As deadly as this toxic conspiracy theory has been in recent years, it is our nation’s sinfully lax gun policies that lend it the power of mass destruction. New York State does have a red-flag law that can bar gun sales to potentially violent people like the Buffalo shooter, who last year declared his intent to commit murder-suicide at his high school. However, the law apparently gave police enough discretion, or they were not sufficiently well-trained, that they did not invoke it in his case. New York Governor Kathy Hochul this week issued an executive order requiring police to do so going forward.

More Americans died of gun injuries in 2020 than in any other year on record, according to a recent Johns Hopkins analysis of CDC data. Guns were the leading cause of death among children and teens in 2020, killing more young people than COVID-19, car crashes, or cancer.

The year 2020 also saw record gun sales. “Millions of people, including many first-time purchasers, bought guns. Tens of thousands of these new guns turned up at crime scenes across the country—almost twice as many as in 2019,” the researchers wrote. “While it remains to be seen whether this surge in gun purchases contributed to the rise in gun violence over the long term, a strong body of research has identified drivers of gun violence—namely, easy access to guns and weaknesses in our country’s laws that create a patchwork of gun regulations.”

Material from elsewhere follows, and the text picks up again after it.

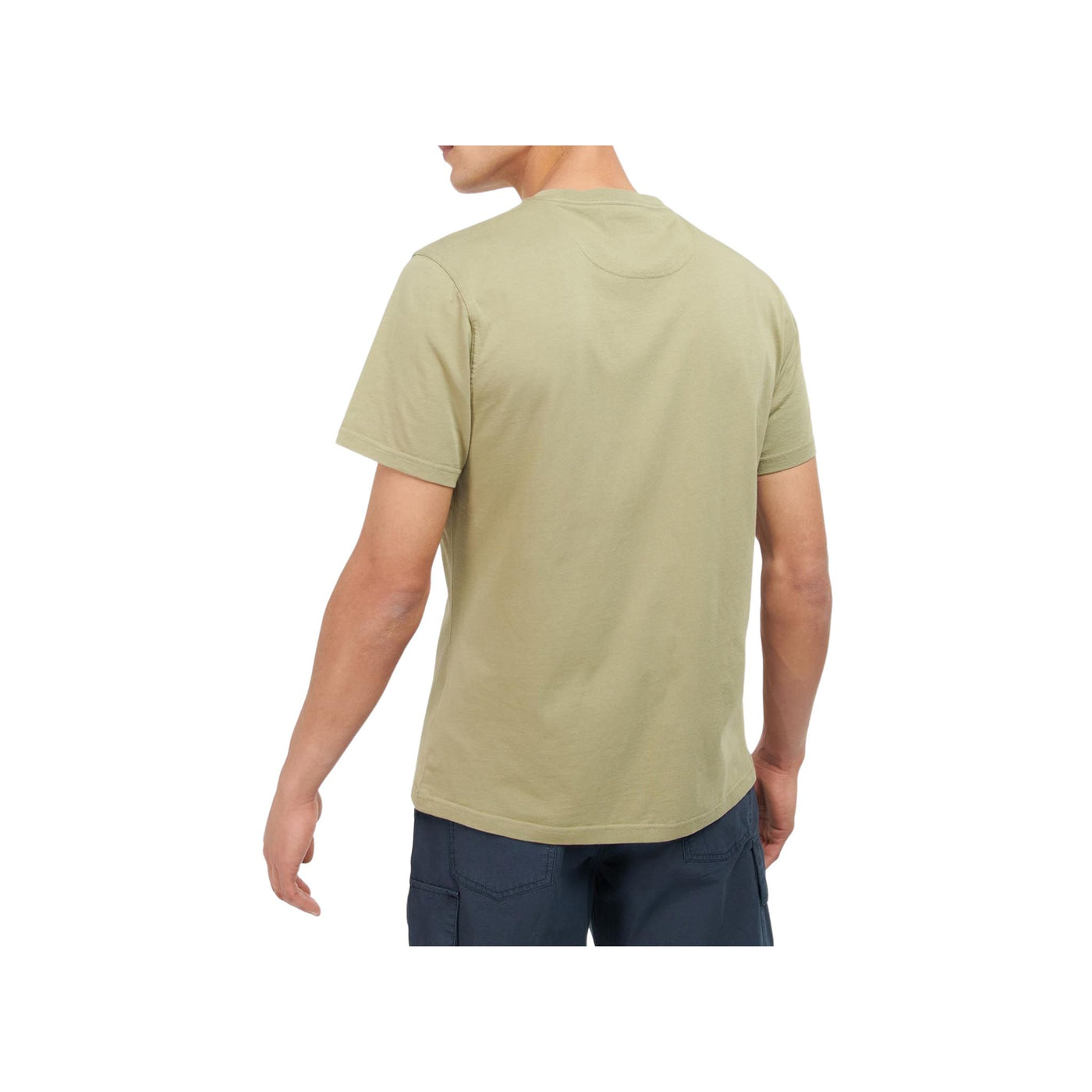 T-shirt Uomo in cotone a tinta unita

The report confirmed that common-sense policies like red-flag laws – and Governor Hochul’s order to strengthen New York’s – are effective in reducing gun violence.

“While the media often focuses on gun violence in cities in states like New York, Pennsylvania, Maryland, and Illinois, all of these states had gun death rates lower than the national average,” the researchers found. “New York, for example, had a rate 2.5 times lower than the national rate. Many of the states with the lowest gun death rates have strong gun violence prevention policies.”

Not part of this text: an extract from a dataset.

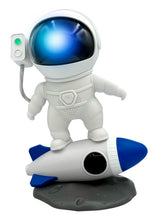 Wireless Express Rocket Man front view shows compact design for easy placement.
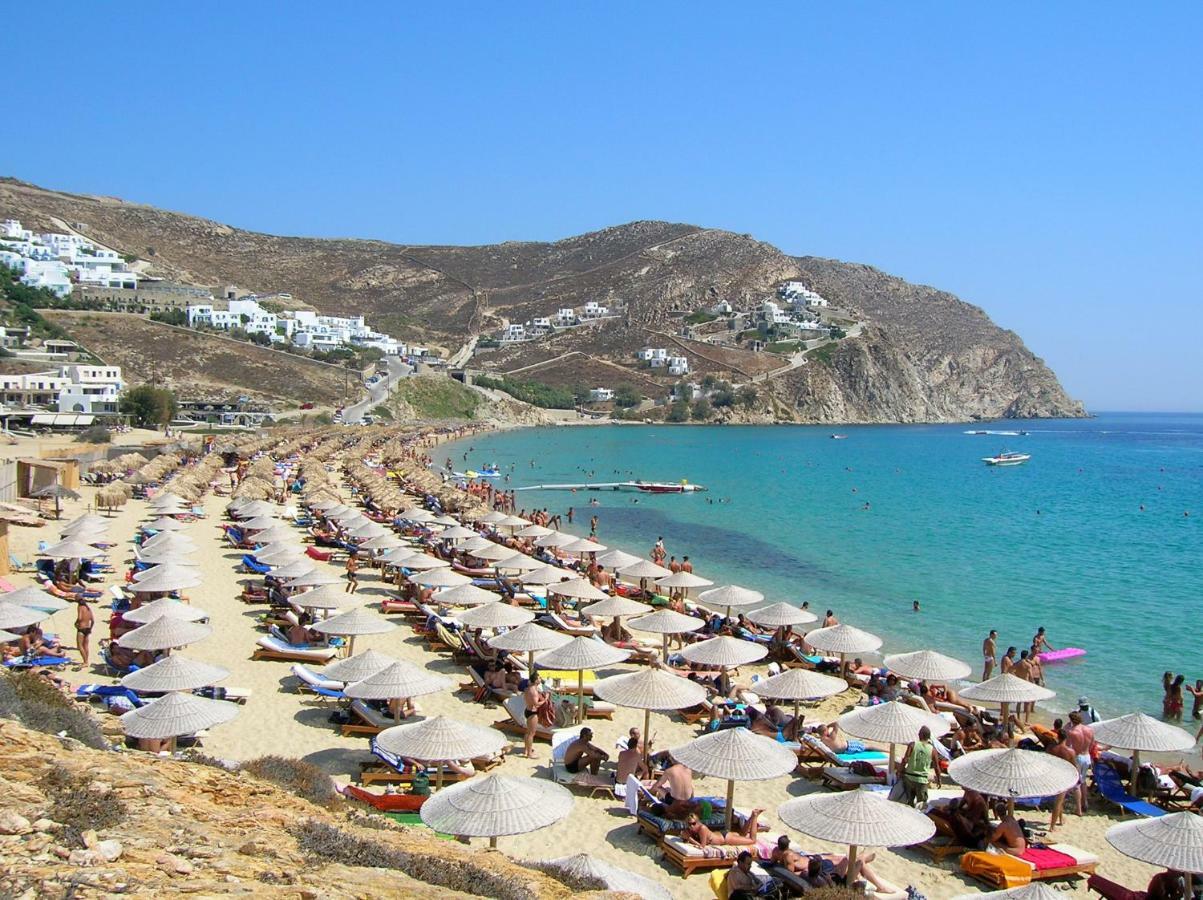 Cavo Blue Villas Elia  Buitenkant foto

Specifically, the five states with the lowest gun death rates all had both a firearm purchaser licensing law or a waiting period, and a “red flag” law.

All five of the states with the highest gun death rates had “stand your ground” laws and three of the five had permitless carry laws. Alabama, one of the five passed permitless carry earlier this year.

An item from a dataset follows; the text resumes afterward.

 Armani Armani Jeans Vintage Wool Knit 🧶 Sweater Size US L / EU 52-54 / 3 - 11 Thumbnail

The National Urban League is a longtime partner of Everytown for Gun Safety, largest gun violence prevention organization in America, and emphatically supports its evidence-based, commonsense solutions to make communities and save lives.

On Friday, I joined with other civil rights leaders in a meeting with U.S. Attorney General Merrick Garland to discuss the Department of Justice’s role in addressing the spread of white supremacy across social media platforms and hate crimes tearing through Black communities across America.

Our hearts and deepest sympathies are with the families who have lost loved ones to another senseless act of racial violence. Our fury is with the white supremacists who are the perpetrators of this violence. And our anger is with the social media companies and gun merchants who have aided and abetted them and other extremists for profit and with the politicians who have recklessly encouraged them for votes.

Our commitment now is to do something about it, beginning with calling on President Biden to hold a national summit on hate crimes to elevate the national consciousness around the rising danger of white supremacy and online extremism.


We need a whole-of-nation approach to combat and eliminate this threat to our national security and the stability of our democracy. Until we do, innocent people will continue to pay the deadly price.